Le ligament croisé antérieur est le stabilisateur le plus important de l'articulation du genou. Il est situé au milieu de l'articulation et a pour principale fonction d'empêcher la jambe de glisser vers l'avant par rapport à la cuisse.

Beaucoup ignorent sa fonction de capteur. Un ligament croisé sain contient de nombreux capteurs mesurant la tension et la tension. Cela signifie que la tension du ligament, ou la force de traction, est constamment mesurée. Une connexion nerveuse à la moelle épinière permet d'activer les muscles de la jambe par réflexe. Avant même que je perçoive consciemment un déplacement de l'articulation du genou, le ligament croisé a déjà enregistré la situation dangereuse. Sa connexion nerveuse et le circuit réflexe avec les muscles de la jambe la neutralisent immédiatement, prévenant ainsi toute lésion supplémentaire. C'est ce qu'on appelle la proprioception.

La perte du ligament croisé est donc doublement préjudiciable. D'une part, le ligament stabilisateur est absent et, d'autre part, l'appareil de mesure ultra-sensible et son circuit réflexe sont également défaillants.

La perte de proprioception lors d'une rupture du ligament croisé est également souvent à l'origine de l'échec des tentatives exclusives de stabilisation musculaire. Bien sûr, une personne lésée au ligament croisé est capable de développer considérablement ses muscles pour améliorer la stabilisation de l'articulation du genou. Mais sans le capteur sensible du ligament croisé et son circuit réflexe via la moelle épinière, la stabilisation musculaire ne peut fonctionner que de manière limitée. Dans la plupart des cas, un déplacement important de la jambe par rapport au fémur dans l'articulation du genou se produit déjà avant même que les muscles ne réagissent. Le genou est alors davantage endommagé. La chirurgie est donc inévitable pour les sportifs. La suture du ligament croisé antérieur étant malheureusement inefficace, différentes techniques de remplacement ont été mises au point. Deux greffes différentes sont aujourd'hui les plus couramment utilisées : le tendon rotulien ou le tendon semi-tendineux, ainsi que le tendon gracillis, deux tendons de la partie postérieure de la cuisse. Chaque procédure présente ses avantages et ses inconvénients.

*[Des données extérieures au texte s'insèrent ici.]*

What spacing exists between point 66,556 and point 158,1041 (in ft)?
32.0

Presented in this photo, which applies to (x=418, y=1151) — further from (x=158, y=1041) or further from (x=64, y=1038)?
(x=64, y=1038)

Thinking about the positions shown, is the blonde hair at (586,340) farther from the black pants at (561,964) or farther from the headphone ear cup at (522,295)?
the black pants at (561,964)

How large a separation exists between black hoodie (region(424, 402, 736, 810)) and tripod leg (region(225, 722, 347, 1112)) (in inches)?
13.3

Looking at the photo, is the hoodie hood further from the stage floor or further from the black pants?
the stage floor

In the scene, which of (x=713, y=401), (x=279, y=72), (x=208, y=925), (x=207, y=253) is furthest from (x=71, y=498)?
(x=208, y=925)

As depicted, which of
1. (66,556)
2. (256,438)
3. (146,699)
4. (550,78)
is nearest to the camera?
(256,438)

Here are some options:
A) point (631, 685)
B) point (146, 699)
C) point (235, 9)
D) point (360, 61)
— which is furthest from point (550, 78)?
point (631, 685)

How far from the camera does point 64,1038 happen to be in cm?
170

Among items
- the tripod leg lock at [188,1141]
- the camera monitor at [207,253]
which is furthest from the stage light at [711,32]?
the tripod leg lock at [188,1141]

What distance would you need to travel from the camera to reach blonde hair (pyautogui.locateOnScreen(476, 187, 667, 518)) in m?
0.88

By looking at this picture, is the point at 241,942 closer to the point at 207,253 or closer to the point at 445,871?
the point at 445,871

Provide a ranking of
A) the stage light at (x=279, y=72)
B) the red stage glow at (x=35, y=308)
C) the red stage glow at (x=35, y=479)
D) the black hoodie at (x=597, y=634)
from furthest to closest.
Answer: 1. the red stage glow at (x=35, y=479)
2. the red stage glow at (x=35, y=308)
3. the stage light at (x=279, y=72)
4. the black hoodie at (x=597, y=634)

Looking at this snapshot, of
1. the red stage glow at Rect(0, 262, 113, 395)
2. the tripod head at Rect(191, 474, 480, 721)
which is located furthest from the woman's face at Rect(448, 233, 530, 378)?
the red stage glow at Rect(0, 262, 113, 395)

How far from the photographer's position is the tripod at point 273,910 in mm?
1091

Voici quelques chiffres sur la mécanique du ligament croisé et les transplantations les plus courantes : IRM du genou. Un ligament croisé sain a une résistance à la traction d'environ 2 160 N, soit environ 220 kg. La résistance à la traction d'une transplantation de tendon rotulien se situe entre 2 400 et 3 600 N, selon la largeur choisie. Les tendons de la partie postérieure de la cuisse sont encore plus résistants. Une quadruple transplantation, réalisée à partir des tendons du semi-tendineux et du gracillis, a une résistance à la traction de plus de 4 100 N, soit plus de 410 kg. Les transplantations étant toutes nettement plus stables que le ligament croisé naturel, le point faible du système n'est pas la transplantation, mais la fixation du nouveau ligament à l'os. Différents implants sont disponibles à cet effet. Toutes ces vis, plaques ou broches sont destinées à maintenir le tendon dans l'os. Elles remplissent précisément cette fonction, certaines plus que d'autres.

 

En fin de compte, il n'y a cependant pas d'autre solution que de laisser à la greffe le temps de s'intégrer correctement dans l'os.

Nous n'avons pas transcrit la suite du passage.